If I understand the technology correctly, a Raid 1 (>2) configuration:

..cannot fail a rebuild, in so much as long as one drive is accessible so are the files.

This is true, but it does not protect from lightning strikes, theft, flooding etc. Thus while you reduce one risk you still need off-site backups.

..provides greater security relative to the drive count. It's basically an inversion of the ratio right? RAID5 on three disks provides 66% usable capacity and can handle 33% (1 drive) failure. Raid1 provides only 33% capacity but 66% failure (2 drives).

That assumes that drive failure are independant. On SAS this might be the case (unless the drive fails spectacular and also damages other drives), but it is not the case for PATA or SATA. Usualy a hung disk means all drives on that controller will hang. You will still have your data but you also would have your downtime.

..has an easier and more robust recovery mechanism. In dire conditions, the RAID need not be rebuilt to access the data.

Most of the time the rebuild is not a problem. Nobody rebuilds RAID arrays. With terabyte disks it is faster to replace the disk, recreate the arrays with your data and restore from backup.

From a business perpective the mean goal from RAID is to keep to the system running till 17:00, then make sure that your daily backup works, followed by a new disk, a fresh RAID array and a restore from backup.

Drives can be migrated between different systems

This depends a lot of the RAID implementation. It may work. It may not.


Would a strategy of 'manually-mirroring' the content, as opposed to RAID1 copying-at-time-of-writing, avoid potential problems with non-ECC memory corruption? Since the job of writing to each disk would be a distinct process the same memory fault that occurs in one write would not theoretically occur in another ?

If you are lucky. But what would stop you from successfully and flwlessly copying a corructed file?

Is there a RAID1 software/hardware designed to work with more than two drives, and can therefore handle traditionally un-raid1-like behaviours such as bit-rot, URE etc? With a traditional disk mirror setup if disk A reports a 0 and B reports a 1, you have no idea who flipped, but in a three or more disk solution could you not 'correct' the odd man out disk? A=0, B=1, C=0 thus B must have flipped?

There is theis 'RAID1-flavour' called RAID5....

Seriously though, RAID3,4,5, and RAID6 come to mind. No need to force a mirror into something else.

At the same time, would such a RAID1 solution support parallel reads from more than two disks to provide accelerated read speeds? This is especially important since I imagine there are many businesses who read the same data many more times than they edit it.

RAID 5 would. And RAID 6, and ...

RAID is not a backup solution. So if you were to follow good practice and have between 2-3 storage locations, is it intended that only one of them is protected from drive failure via a RAID scheme or would you expect a second offsite location to also have multidisk redundancy?

I would want a off-line backup.

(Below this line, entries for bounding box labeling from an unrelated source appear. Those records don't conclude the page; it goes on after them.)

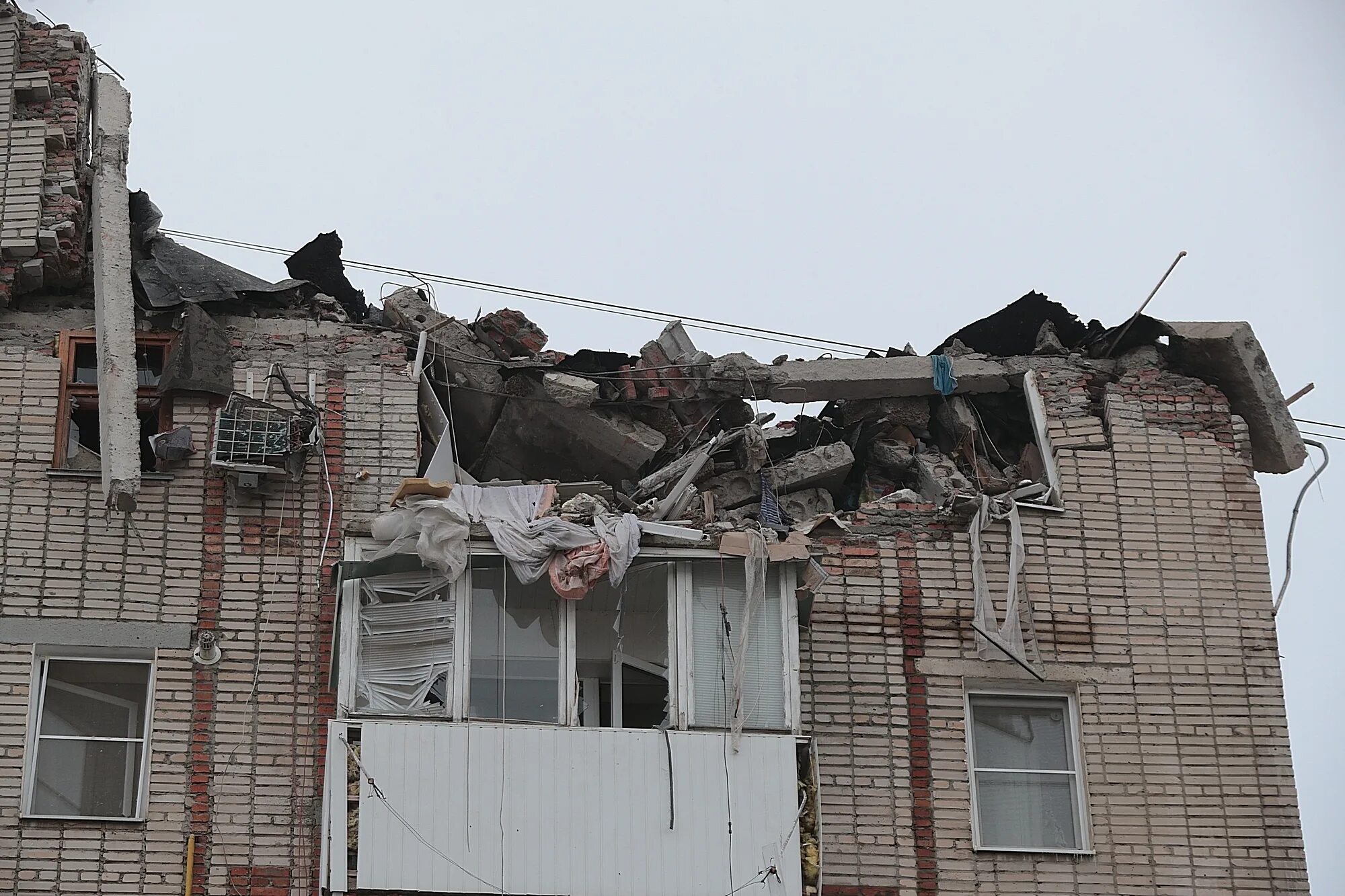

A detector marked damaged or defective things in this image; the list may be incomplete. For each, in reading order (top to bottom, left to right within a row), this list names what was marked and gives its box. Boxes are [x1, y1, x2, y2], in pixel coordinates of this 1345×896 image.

broken concrete slab [89, 72, 139, 511]
broken roof beam [89, 73, 139, 511]
shattered window [55, 333, 174, 476]
broken concrete slab [473, 379, 667, 492]
broken concrete slab [541, 371, 600, 411]
broken roof beam [764, 355, 1006, 403]
broken concrete slab [764, 355, 1006, 403]
broken roof beam [1162, 323, 1307, 476]
broken concrete slab [1167, 324, 1302, 476]
shattered window [358, 573, 457, 721]
shattered window [468, 562, 562, 731]
shattered window [573, 567, 667, 731]
shattered window [694, 565, 785, 731]
shattered window [27, 659, 152, 823]
shattered window [963, 694, 1087, 855]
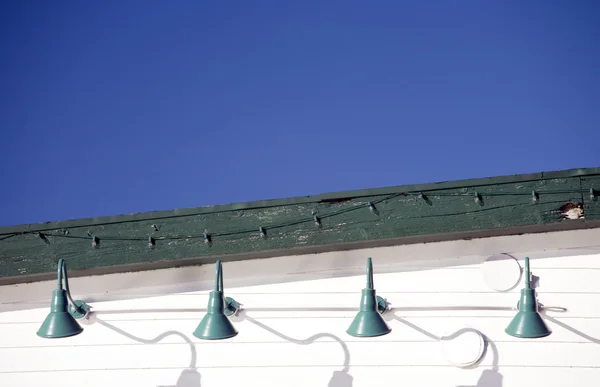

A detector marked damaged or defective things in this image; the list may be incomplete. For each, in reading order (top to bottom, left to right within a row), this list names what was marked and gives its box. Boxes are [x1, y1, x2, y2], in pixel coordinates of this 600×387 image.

peeling green paint [0, 168, 596, 284]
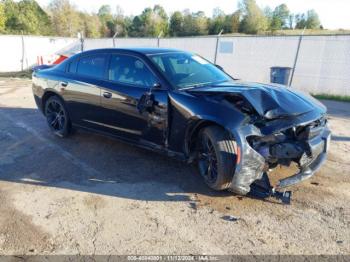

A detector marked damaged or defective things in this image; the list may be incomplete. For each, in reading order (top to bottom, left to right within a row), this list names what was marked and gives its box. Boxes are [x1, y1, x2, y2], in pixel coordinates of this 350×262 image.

crumpled hood [187, 81, 326, 119]
severe front damage [186, 82, 330, 203]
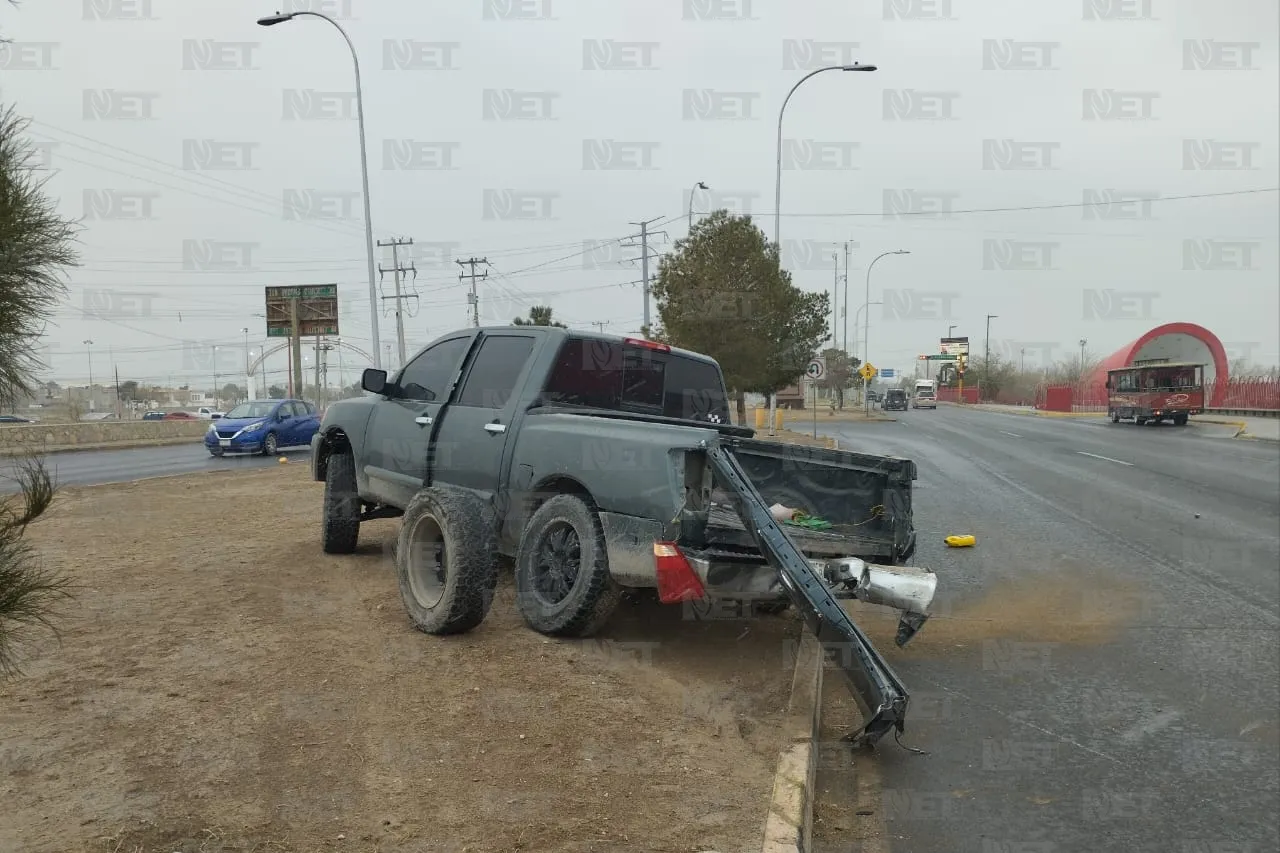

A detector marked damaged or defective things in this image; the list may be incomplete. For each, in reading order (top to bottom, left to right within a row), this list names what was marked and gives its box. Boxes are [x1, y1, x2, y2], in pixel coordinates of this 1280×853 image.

damaged pickup truck [304, 330, 936, 744]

One not accesible via the Internet and in a physical different location. A second backup which is reachable and updated daily is also nice. But mostly in case of fire and similar.

Mothly backups to really safe off-line and daily to tape/disk/cloud would be a nice addition to that.

Is it the case that even a single drive, stored in a different location is thought to be protected from device failure because it's in an 'effective' mirror relationship with the drives in the other locations?

RAID is not backup. A part of a RAID is not a proper backup. Not even a disk from a multidisk mirror. Depending on your RAID implementation it might work or it might not. A proper backup always works. Even after updating software (e.g. RAID drivers).

If not, then does RAID1 not offer some redudancy for the lowest minimum drive count (2)?

It offers redudancy to a non reable sector or broken disk.

And that is all that is typically needed. Enough redundancy to keep things up and running until you can do emergency maintenance.